Work to be completed:
Within the listing below, count the lines that include "common" and give the count alone.

The input:
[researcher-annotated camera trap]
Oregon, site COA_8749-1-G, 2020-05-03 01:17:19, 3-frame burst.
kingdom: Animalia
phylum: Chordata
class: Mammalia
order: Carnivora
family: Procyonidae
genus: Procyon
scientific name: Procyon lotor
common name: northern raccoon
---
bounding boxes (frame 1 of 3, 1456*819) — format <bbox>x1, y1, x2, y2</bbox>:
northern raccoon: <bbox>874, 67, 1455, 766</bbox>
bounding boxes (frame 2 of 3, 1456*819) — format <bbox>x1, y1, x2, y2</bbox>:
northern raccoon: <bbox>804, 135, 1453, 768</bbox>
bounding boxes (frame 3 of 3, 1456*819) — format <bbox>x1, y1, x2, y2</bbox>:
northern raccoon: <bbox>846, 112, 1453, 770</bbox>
* * *
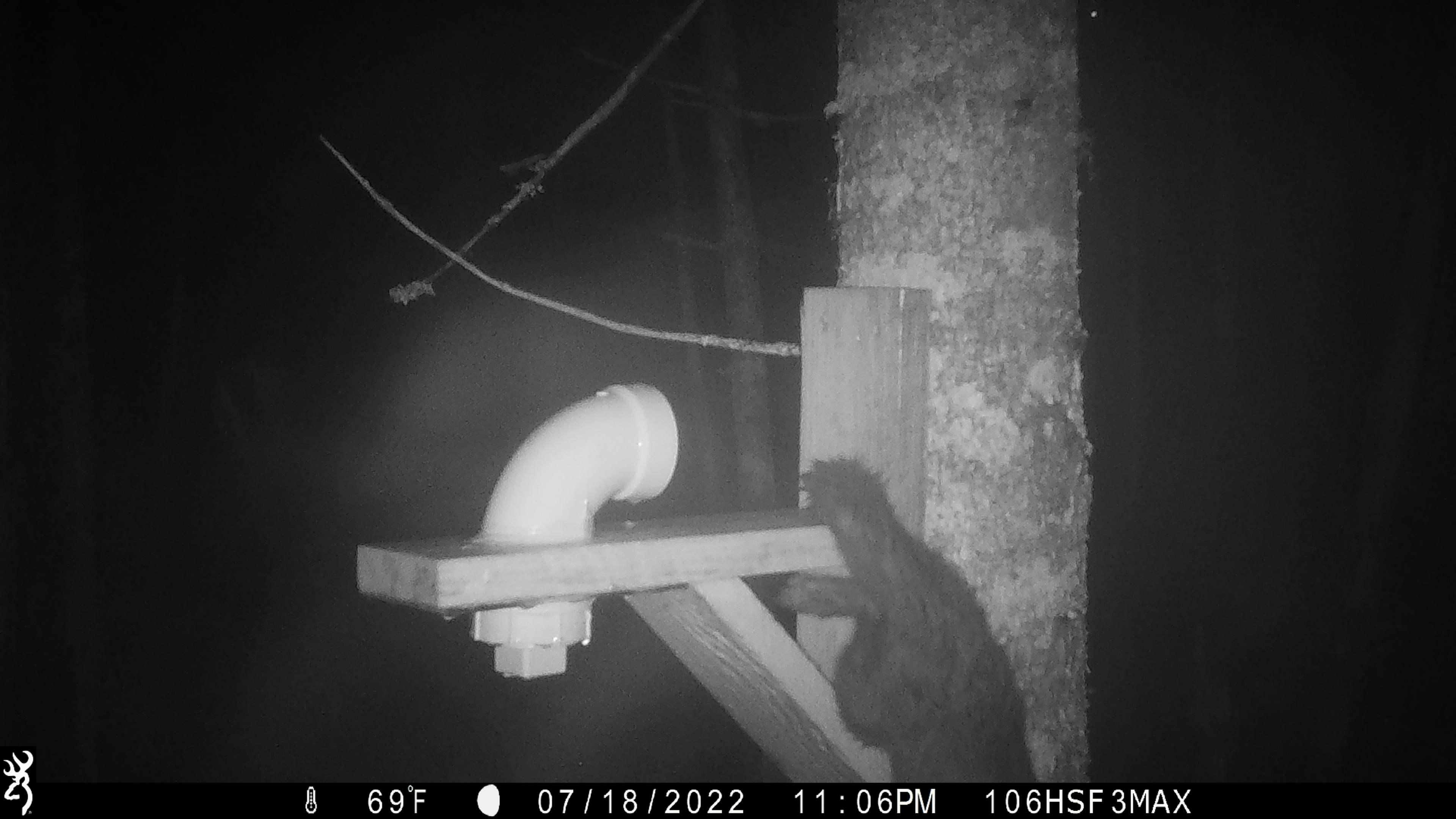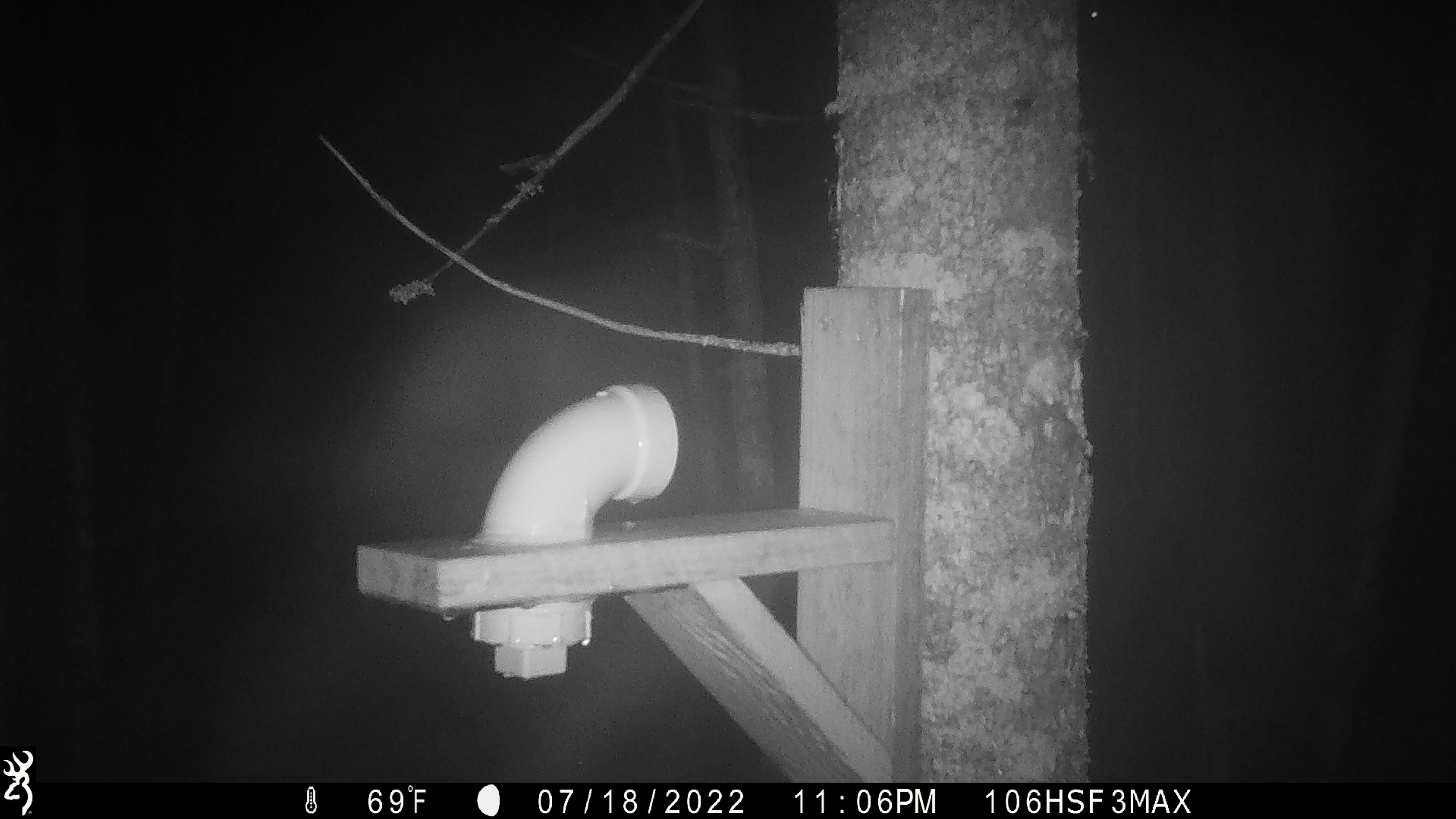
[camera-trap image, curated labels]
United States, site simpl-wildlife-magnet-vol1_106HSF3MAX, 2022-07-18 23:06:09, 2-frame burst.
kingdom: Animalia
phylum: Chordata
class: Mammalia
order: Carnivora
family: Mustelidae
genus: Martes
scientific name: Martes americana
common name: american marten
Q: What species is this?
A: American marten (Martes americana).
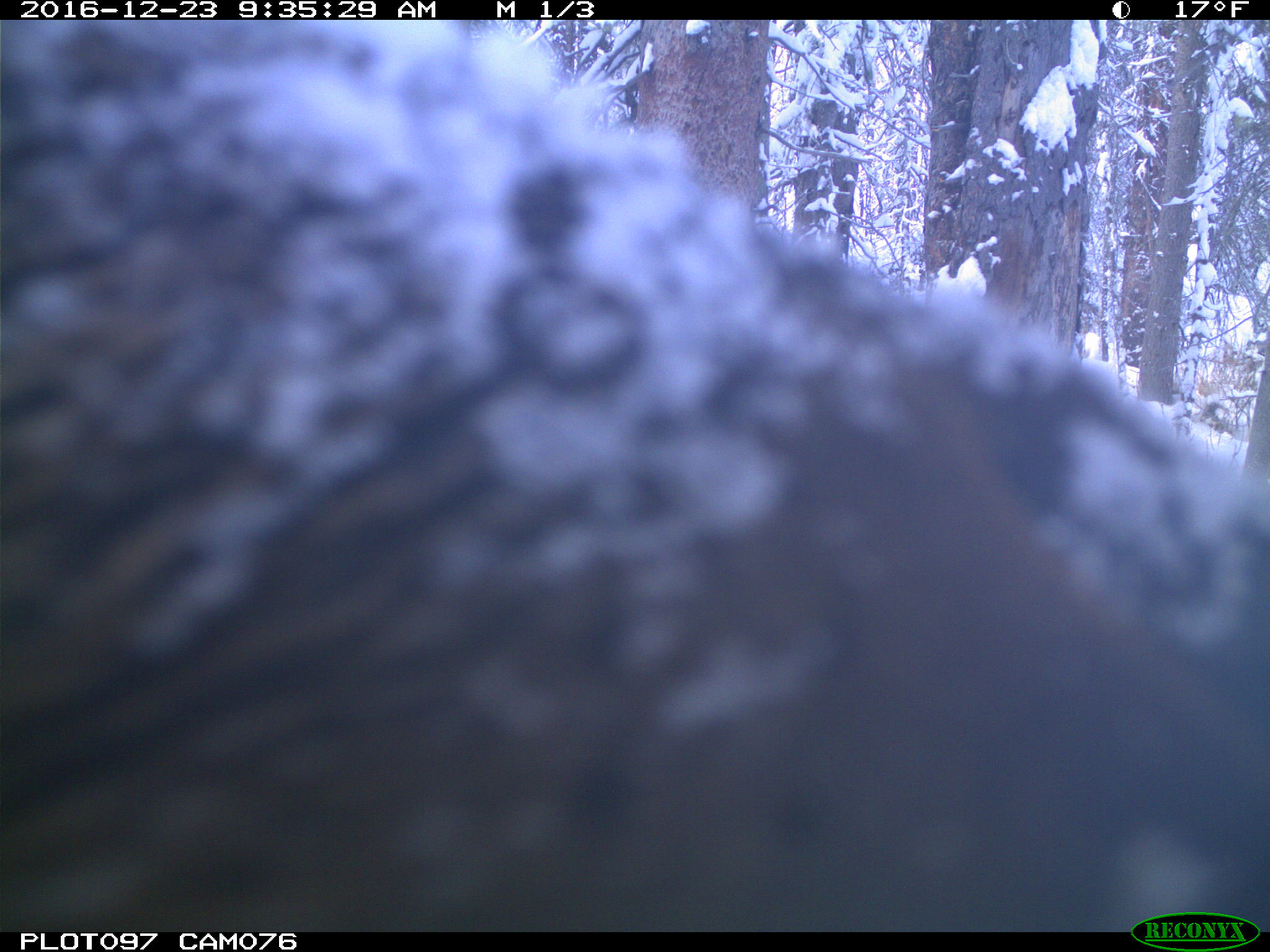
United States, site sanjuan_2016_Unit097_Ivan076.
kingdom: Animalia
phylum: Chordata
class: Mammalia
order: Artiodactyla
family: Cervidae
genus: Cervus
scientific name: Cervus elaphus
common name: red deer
...
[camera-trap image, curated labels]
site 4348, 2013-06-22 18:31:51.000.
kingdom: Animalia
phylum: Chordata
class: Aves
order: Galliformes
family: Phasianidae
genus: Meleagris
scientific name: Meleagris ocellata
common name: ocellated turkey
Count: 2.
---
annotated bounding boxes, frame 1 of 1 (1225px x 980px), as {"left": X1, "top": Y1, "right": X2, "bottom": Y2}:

Task solution:
4